Fanboy:

NovelTea Blog #0

Have you ever heard of Zane Grey? He was a writer who played a part in establishing the Western as the genre which refuses to die. Most of fiction’s rough riders, majestic countrysides, and saloon brawls owe something to Grey. Credit where it’s due, the guy wrote from experience. He was a cowboy who understood the American landscape, the habits of the wildlife, and the daily concerns of actual people on the frontier.

Proof of his literary influence resides in the legal battles he underwent to defend his work. Early Hollywood’s saddles-and-six-shooters owed him both respect and legal fees. Even when the copyright was settled, Grey became so convinced the book was better that he began playing a part in the film studios, setting the precedent for how books are adapted into film. He went on to write eighty-nine novels.

Overall, seems like an interesting guy. I’ve never read any of his work.

I know the above information because someone came to the NovelTea Bookstore in Truro, Nova Scotia. They hefted a pile of 70s reprints into my hands, thus making it my job to appraise them.

“Well,” I thought as I stared at a milk crate of twenty-plus books, “who is this guy?”

That pretty much did it. I had to research the guy no matter what. Luckily, it’s part of my job.

Hello, my name’s Brent. I’m the tall dude at the bookstore who looks like the lovechild of Yahtzee Croshaw and Ethan Hawke. Grew up in rural Ontario, taught English in rural Japan, and now I work in a bookstore while tinkering with my own fiction. I expect Hallmark to pull a Zane Grey for copying their plotlines with the broad strokes of my life.

Better Hallmark than Troma, at least.

If you’re wondering why I’m the one writing these posts, feel free to [judge] check out my other writing. I’ve got Japanese media analyses, an over-researched art history series, and an ongoing short fiction serial.

In any case, this isn’t about me. This is about books. Specifically, it’s about strange, cool, or interesting books that can be found around NovelTea. A little analysis, a little spotlight, and a lot of geeking out. And yes, for transparency, this is an advertisement. I don’t expect my boss (the Duchess of Hazzard) to put up posts of me gushing about the things which tempt my employee discount. It’s a business; we need to move stock.

Did I mention that the only remaining Zane Grey novel on our shelves is Riders of the Purple Sage, his bestselling work? (Is this subtle enough?)

Required action 1
Write out the blog post from "That pretty much" to "of my life.".
Required action 2
According to the blog post, how many novels did Zane Grey go on to write?

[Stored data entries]
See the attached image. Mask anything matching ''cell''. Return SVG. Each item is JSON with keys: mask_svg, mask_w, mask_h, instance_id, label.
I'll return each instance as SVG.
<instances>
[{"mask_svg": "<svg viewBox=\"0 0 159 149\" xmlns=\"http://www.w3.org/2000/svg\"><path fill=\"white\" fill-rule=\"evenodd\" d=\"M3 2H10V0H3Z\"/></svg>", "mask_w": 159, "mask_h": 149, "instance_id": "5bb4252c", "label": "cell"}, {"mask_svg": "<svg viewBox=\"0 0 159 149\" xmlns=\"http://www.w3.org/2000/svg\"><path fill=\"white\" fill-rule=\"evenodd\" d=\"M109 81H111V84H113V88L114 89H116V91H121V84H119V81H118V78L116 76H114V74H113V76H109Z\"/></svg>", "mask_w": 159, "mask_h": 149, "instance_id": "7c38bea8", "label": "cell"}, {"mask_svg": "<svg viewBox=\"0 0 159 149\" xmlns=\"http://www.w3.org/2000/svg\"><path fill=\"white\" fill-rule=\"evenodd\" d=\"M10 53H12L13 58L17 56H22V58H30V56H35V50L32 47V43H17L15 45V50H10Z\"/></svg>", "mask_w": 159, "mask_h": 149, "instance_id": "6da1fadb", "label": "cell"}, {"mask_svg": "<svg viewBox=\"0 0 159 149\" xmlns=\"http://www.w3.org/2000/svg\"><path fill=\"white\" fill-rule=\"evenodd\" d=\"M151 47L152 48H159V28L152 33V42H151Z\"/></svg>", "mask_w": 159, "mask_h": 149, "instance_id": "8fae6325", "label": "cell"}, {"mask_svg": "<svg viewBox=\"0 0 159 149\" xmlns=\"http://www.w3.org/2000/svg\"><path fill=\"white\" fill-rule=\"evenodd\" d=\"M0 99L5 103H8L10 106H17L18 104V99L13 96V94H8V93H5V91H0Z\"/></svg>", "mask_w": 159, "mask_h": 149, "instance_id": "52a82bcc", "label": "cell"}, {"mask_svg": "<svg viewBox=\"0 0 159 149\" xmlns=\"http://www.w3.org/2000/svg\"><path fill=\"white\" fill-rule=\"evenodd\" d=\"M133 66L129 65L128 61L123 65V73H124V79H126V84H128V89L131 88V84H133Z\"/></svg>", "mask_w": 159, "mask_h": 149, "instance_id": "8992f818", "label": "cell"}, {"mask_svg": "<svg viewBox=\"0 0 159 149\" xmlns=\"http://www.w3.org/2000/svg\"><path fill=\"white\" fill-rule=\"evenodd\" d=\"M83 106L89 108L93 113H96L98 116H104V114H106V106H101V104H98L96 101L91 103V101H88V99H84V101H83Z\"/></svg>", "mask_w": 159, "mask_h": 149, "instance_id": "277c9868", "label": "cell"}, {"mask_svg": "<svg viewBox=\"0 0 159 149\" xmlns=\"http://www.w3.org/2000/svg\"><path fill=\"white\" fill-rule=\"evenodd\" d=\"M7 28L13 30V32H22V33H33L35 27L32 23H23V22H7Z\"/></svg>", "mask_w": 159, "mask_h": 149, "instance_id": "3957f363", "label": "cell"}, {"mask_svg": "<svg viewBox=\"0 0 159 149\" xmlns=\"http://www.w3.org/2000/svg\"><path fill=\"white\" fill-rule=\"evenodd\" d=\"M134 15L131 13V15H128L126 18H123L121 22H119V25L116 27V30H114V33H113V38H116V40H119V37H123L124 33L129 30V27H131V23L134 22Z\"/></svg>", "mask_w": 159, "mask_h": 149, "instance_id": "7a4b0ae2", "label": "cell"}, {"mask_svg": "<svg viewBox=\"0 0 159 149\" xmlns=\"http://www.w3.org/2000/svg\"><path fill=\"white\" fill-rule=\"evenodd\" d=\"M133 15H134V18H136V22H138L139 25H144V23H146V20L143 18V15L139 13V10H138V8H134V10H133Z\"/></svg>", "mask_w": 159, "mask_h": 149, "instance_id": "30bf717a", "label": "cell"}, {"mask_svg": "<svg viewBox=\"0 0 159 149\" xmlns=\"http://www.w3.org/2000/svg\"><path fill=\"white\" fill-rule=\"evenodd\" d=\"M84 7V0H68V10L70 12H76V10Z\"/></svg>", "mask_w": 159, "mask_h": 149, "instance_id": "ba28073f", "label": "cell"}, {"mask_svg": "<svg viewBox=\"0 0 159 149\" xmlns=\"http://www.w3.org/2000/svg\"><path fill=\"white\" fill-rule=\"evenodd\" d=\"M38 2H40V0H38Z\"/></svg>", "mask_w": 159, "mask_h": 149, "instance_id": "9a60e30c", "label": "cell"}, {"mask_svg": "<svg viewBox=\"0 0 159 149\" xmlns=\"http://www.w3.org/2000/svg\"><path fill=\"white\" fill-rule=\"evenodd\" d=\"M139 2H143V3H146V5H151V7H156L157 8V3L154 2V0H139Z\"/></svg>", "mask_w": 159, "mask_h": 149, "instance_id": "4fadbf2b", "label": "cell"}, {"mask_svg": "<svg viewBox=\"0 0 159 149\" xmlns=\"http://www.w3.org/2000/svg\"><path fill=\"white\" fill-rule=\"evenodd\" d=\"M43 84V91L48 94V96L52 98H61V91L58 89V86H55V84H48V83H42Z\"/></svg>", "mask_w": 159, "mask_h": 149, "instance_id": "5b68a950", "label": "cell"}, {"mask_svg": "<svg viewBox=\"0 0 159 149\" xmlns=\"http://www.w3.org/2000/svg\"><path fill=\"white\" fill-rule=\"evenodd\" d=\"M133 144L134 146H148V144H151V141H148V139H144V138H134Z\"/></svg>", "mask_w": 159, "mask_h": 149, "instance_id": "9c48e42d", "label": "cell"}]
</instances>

Answer area 1
That pretty much did it. I had to research the guy no matter what. Luckily, it’s part of my job.

Hello, my name’s Brent. I’m the tall dude at the bookstore who looks like the lovechild of Yahtzee Croshaw and Ethan Hawke. Grew up in rural Ontario, taught English in rural Japan, and now I work in a bookstore while tinkering with my own fiction. I expect Hallmark to pull a Zane Grey for copying their plotlines with the broad strokes of my life.

Answer area 2
Eighty-nine.